Once Politz contacted Aramark with more photos and information about her meal, Aramark confirmed the Snapchat photo came from Morgan Dining Hall, Marsicano wrote. But because Politz did not bring the dish to Dining Services staff right away, Aramark representatives “are not able to authenticate it.”
“However, based on looking at the photo and what was on the menu last Tuesday, it appears to have been a chicken wing,” Marsicano wrote on Wednesday. Aramark’s “culinary experts” reviewed the photo, she added.
Because of its recent rodent violation, the city can order Morgan Dining Hall to temporarily close if it deems the violation a serious enough threat to public safety, according to Department of Public Health procedures. Morgan Dining Hall did not close, but because the inspector found a food safety risk factor, the city has the option to require another inspection within 30 business days, like it did in 2017.
In September 2017, Morgan Dining Hall’s kitchen had two inspections, six days apart, where inspectors found mouse feces, according to city records. On Sept. 21, 2017, inspectors observed “physical evidence of rodent(mouse)…activity” in Morgan’s washing and storage area. On Sept. 27, 2017, the kitchen received a repeat violation for not having disinfected floor perimeters with “old mouse feces.”
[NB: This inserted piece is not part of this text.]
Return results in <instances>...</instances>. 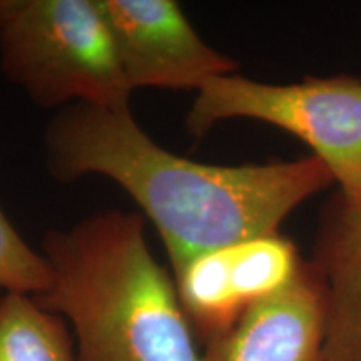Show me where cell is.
I'll use <instances>...</instances> for the list:
<instances>
[{"label": "cell", "instance_id": "cell-1", "mask_svg": "<svg viewBox=\"0 0 361 361\" xmlns=\"http://www.w3.org/2000/svg\"><path fill=\"white\" fill-rule=\"evenodd\" d=\"M47 171L59 183L106 176L159 231L173 278L204 252L276 234L295 207L333 183L318 157L213 166L166 151L130 109L71 104L45 130Z\"/></svg>", "mask_w": 361, "mask_h": 361}, {"label": "cell", "instance_id": "cell-2", "mask_svg": "<svg viewBox=\"0 0 361 361\" xmlns=\"http://www.w3.org/2000/svg\"><path fill=\"white\" fill-rule=\"evenodd\" d=\"M42 255L52 286L34 296L66 316L79 361H201L174 279L152 258L144 221L104 211L49 231Z\"/></svg>", "mask_w": 361, "mask_h": 361}, {"label": "cell", "instance_id": "cell-3", "mask_svg": "<svg viewBox=\"0 0 361 361\" xmlns=\"http://www.w3.org/2000/svg\"><path fill=\"white\" fill-rule=\"evenodd\" d=\"M0 66L39 106L129 107L99 0H0Z\"/></svg>", "mask_w": 361, "mask_h": 361}, {"label": "cell", "instance_id": "cell-4", "mask_svg": "<svg viewBox=\"0 0 361 361\" xmlns=\"http://www.w3.org/2000/svg\"><path fill=\"white\" fill-rule=\"evenodd\" d=\"M247 117L273 124L313 149L346 197H361V80L348 75L264 84L238 74L207 80L186 117L196 137L219 121Z\"/></svg>", "mask_w": 361, "mask_h": 361}, {"label": "cell", "instance_id": "cell-5", "mask_svg": "<svg viewBox=\"0 0 361 361\" xmlns=\"http://www.w3.org/2000/svg\"><path fill=\"white\" fill-rule=\"evenodd\" d=\"M130 89H196L238 64L209 47L173 0H99Z\"/></svg>", "mask_w": 361, "mask_h": 361}, {"label": "cell", "instance_id": "cell-6", "mask_svg": "<svg viewBox=\"0 0 361 361\" xmlns=\"http://www.w3.org/2000/svg\"><path fill=\"white\" fill-rule=\"evenodd\" d=\"M326 288L313 263L301 261L283 290L250 306L209 343L201 361H324Z\"/></svg>", "mask_w": 361, "mask_h": 361}, {"label": "cell", "instance_id": "cell-7", "mask_svg": "<svg viewBox=\"0 0 361 361\" xmlns=\"http://www.w3.org/2000/svg\"><path fill=\"white\" fill-rule=\"evenodd\" d=\"M313 264L326 288L324 361H361V197L335 202Z\"/></svg>", "mask_w": 361, "mask_h": 361}, {"label": "cell", "instance_id": "cell-8", "mask_svg": "<svg viewBox=\"0 0 361 361\" xmlns=\"http://www.w3.org/2000/svg\"><path fill=\"white\" fill-rule=\"evenodd\" d=\"M0 361H79L61 314L34 296H0Z\"/></svg>", "mask_w": 361, "mask_h": 361}, {"label": "cell", "instance_id": "cell-9", "mask_svg": "<svg viewBox=\"0 0 361 361\" xmlns=\"http://www.w3.org/2000/svg\"><path fill=\"white\" fill-rule=\"evenodd\" d=\"M223 255L226 281L245 311L283 290L301 264L295 245L278 233L226 246Z\"/></svg>", "mask_w": 361, "mask_h": 361}, {"label": "cell", "instance_id": "cell-10", "mask_svg": "<svg viewBox=\"0 0 361 361\" xmlns=\"http://www.w3.org/2000/svg\"><path fill=\"white\" fill-rule=\"evenodd\" d=\"M52 286V269L35 252L0 209V290L42 296Z\"/></svg>", "mask_w": 361, "mask_h": 361}]
</instances>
Representatives from the Department of Public Health could not be immediately reached for comment.
Dining Services contracts a “reputable pest control company” to regularly inspect and treat the university’s culinary facilities, Marsicano wrote in an email to The Temple News on Monday. She wrote if there are violations observed during the city’s inspections, they are corrected on site.
However, the city’s inspection report from Wednesday did not note that the rodent violation was immediately corrected.
A three-year Dining Services worker at Morgan, whose name was withheld to protect their employment, said the plate in the photo looks similar to the dining hall’s plates. It’s highly unlikely, however, a mouse made its way into food, especially on the second floor of the building, the worker said.
The worker has never seen a mouse on the second level of the Morgan Dining Hall, but the downstairs food court has traps set up for rodents and often catches them, they said.
“We get inspected in here, and you don’t even see any mice up here at all,” the worker said. “They’d only be downstairs, and they have traps down there to catch them. We don’t see nothing up here, nothing.”
The university’s pest control contractors “use various tactics to ensure we get the desired results,” Marsicano wrote about the mouse traps.
Politz has a meal plan, but she does not know if she’ll return to Dining Services any time soon.
“I haven’t been there since,” she said. “That makes me question what environment my food is being prepared in.”
CORRECTION: A previous version of this story incorrectly stated Kaylee Politz’s last name. It has been corrected.